• [Instructions to follow]:
Return, word for word, every line of the material from the line containing "How far is the" up to and including the final line of the material.

..........

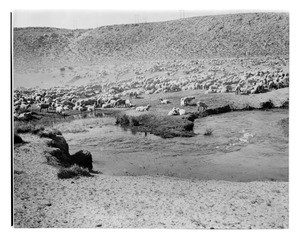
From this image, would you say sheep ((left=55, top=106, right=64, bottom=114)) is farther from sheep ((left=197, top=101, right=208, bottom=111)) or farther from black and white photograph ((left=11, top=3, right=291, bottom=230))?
sheep ((left=197, top=101, right=208, bottom=111))

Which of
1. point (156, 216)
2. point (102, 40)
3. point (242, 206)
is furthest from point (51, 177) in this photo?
point (242, 206)

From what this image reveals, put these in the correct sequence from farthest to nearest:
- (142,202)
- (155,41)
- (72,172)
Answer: (155,41)
(72,172)
(142,202)

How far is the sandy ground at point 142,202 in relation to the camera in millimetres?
6699

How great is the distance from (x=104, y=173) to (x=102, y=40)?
8.75 ft

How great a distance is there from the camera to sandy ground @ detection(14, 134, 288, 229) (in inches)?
264

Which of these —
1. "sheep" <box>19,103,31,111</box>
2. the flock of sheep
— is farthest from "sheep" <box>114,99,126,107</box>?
"sheep" <box>19,103,31,111</box>

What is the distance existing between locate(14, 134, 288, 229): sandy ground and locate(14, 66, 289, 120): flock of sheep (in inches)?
50.6

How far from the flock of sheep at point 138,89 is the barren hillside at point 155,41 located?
0.46 metres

..........

• [Reply to the task]:
How far is the sandy ground at point 142,202 in relation to the camera in millimetres?
6699

How great is the distance from (x=104, y=173) to (x=102, y=40)?
8.75 ft

How great a distance is there from the camera to sandy ground @ detection(14, 134, 288, 229) (in inches)?
264

Which of these —
1. "sheep" <box>19,103,31,111</box>
2. the flock of sheep
— is farthest from "sheep" <box>114,99,126,107</box>?
"sheep" <box>19,103,31,111</box>

What is the distance existing between locate(14, 134, 288, 229): sandy ground and locate(14, 66, 289, 120): flock of sheep (in inches)?
50.6

How far from the flock of sheep at point 138,89 is the barren hillside at point 155,41 located?
0.46 metres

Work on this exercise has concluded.